Write the entries again exactly, with no line missing.
++++++++++
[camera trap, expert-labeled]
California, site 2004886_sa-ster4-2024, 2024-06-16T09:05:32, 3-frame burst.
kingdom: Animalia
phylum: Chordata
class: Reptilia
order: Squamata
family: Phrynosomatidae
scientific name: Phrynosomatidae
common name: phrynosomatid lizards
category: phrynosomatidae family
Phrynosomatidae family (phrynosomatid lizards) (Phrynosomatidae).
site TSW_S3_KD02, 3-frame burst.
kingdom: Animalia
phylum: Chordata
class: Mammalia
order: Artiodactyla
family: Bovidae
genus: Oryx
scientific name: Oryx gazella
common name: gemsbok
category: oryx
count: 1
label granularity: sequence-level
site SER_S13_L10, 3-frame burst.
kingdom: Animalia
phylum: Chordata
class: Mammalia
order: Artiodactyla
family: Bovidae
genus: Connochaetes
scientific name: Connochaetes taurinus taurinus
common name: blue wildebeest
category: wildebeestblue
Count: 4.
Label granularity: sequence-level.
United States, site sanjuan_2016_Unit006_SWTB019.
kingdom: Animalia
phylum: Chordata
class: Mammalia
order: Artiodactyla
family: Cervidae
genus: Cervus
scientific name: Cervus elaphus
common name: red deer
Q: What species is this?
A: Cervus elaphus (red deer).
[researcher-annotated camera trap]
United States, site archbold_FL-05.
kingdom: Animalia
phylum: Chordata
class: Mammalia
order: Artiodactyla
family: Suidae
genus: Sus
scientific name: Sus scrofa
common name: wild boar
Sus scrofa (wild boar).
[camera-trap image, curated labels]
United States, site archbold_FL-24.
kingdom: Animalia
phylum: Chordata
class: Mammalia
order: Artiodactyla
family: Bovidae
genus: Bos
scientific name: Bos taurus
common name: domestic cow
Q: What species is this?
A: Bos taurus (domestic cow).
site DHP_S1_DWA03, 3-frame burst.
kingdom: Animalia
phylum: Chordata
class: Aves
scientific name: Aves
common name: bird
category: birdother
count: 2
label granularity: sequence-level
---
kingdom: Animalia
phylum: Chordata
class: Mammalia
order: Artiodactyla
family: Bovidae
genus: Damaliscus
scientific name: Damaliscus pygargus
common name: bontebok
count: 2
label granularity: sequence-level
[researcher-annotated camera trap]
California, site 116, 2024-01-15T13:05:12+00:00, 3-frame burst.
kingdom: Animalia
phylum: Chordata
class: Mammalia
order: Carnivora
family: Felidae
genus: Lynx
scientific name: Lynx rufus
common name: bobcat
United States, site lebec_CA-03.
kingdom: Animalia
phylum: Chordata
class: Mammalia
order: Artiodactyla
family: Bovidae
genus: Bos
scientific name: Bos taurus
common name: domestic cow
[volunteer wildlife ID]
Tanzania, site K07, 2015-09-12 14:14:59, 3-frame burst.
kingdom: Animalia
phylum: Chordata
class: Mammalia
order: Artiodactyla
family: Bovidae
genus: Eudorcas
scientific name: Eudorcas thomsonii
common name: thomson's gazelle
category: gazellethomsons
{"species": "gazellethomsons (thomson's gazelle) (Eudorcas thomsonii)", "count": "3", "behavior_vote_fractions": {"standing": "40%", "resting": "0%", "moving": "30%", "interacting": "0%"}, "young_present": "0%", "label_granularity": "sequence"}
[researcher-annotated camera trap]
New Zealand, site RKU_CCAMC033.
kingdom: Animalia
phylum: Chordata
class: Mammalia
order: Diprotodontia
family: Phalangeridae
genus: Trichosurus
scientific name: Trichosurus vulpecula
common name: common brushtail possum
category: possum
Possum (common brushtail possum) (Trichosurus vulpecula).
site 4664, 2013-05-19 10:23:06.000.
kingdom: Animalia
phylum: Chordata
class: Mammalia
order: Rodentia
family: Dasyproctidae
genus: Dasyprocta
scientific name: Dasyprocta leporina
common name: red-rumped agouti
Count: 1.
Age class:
++++++++++
* Response to this exercise
[camera trap, expert-labeled]
California, site 2004886_sa-ster4-2024, 2024-06-16T09:05:32, 3-frame burst.
kingdom: Animalia
phylum: Chordata
class: Reptilia
order: Squamata
family: Phrynosomatidae
scientific name: Phrynosomatidae
common name: phrynosomatid lizards
category: phrynosomatidae family
Phrynosomatidae family (phrynosomatid lizards) (Phrynosomatidae).
site TSW_S3_KD02, 3-frame burst.
kingdom: Animalia
phylum: Chordata
class: Mammalia
order: Artiodactyla
family: Bovidae
genus: Oryx
scientific name: Oryx gazella
common name: gemsbok
category: oryx
count: 1
label granularity: sequence-level
site SER_S13_L10, 3-frame burst.
kingdom: Animalia
phylum: Chordata
class: Mammalia
order: Artiodactyla
family: Bovidae
genus: Connochaetes
scientific name: Connochaetes taurinus taurinus
common name: blue wildebeest
category: wildebeestblue
Count: 4.
Label granularity: sequence-level.
United States, site sanjuan_2016_Unit006_SWTB019.
kingdom: Animalia
phylum: Chordata
class: Mammalia
order: Artiodactyla
family: Cervidae
genus: Cervus
scientific name: Cervus elaphus
common name: red deer
Q: What species is this?
A: Cervus elaphus (red deer).
[researcher-annotated camera trap]
United States, site archbold_FL-05.
kingdom: Animalia
phylum: Chordata
class: Mammalia
order: Artiodactyla
family: Suidae
genus: Sus
scientific name: Sus scrofa
common name: wild boar
Sus scrofa (wild boar).
[camera-trap image, curated labels]
United States, site archbold_FL-24.
kingdom: Animalia
phylum: Chordata
class: Mammalia
order: Artiodactyla
family: Bovidae
genus: Bos
scientific name: Bos taurus
common name: domestic cow
Q: What species is this?
A: Bos taurus (domestic cow).
site DHP_S1_DWA03, 3-frame burst.
kingdom: Animalia
phylum: Chordata
class: Aves
scientific name: Aves
common name: bird
category: birdother
count: 2
label granularity: sequence-level
---
kingdom: Animalia
phylum: Chordata
class: Mammalia
order: Artiodactyla
family: Bovidae
genus: Damaliscus
scientific name: Damaliscus pygargus
common name: bontebok
count: 2
label granularity: sequence-level
[researcher-annotated camera trap]
California, site 116, 2024-01-15T13:05:12+00:00, 3-frame burst.
kingdom: Animalia
phylum: Chordata
class: Mammalia
order: Carnivora
family: Felidae
genus: Lynx
scientific name: Lynx rufus
common name: bobcat
United States, site lebec_CA-03.
kingdom: Animalia
phylum: Chordata
class: Mammalia
order: Artiodactyla
family: Bovidae
genus: Bos
scientific name: Bos taurus
common name: domestic cow
[volunteer wildlife ID]
Tanzania, site K07, 2015-09-12 14:14:59, 3-frame burst.
kingdom: Animalia
phylum: Chordata
class: Mammalia
order: Artiodactyla
family: Bovidae
genus: Eudorcas
scientific name: Eudorcas thomsonii
common name: thomson's gazelle
category: gazellethomsons
{"species": "gazellethomsons (thomson's gazelle) (Eudorcas thomsonii)", "count": "3", "behavior_vote_fractions": {"standing": "40%", "resting": "0%", "moving": "30%", "interacting": "0%"}, "young_present": "0%", "label_granularity": "sequence"}
[researcher-annotated camera trap]
New Zealand, site RKU_CCAMC033.
kingdom: Animalia
phylum: Chordata
class: Mammalia
order: Diprotodontia
family: Phalangeridae
genus: Trichosurus
scientific name: Trichosurus vulpecula
common name: common brushtail possum
category: possum
Possum (common brushtail possum) (Trichosurus vulpecula).
site 4664, 2013-05-19 10:23:06.000.
kingdom: Animalia
phylum: Chordata
class: Mammalia
order: Rodentia
family: Dasyproctidae
genus: Dasyprocta
scientific name: Dasyprocta leporina
common name: red-rumped agouti
Count: 1.
Age class:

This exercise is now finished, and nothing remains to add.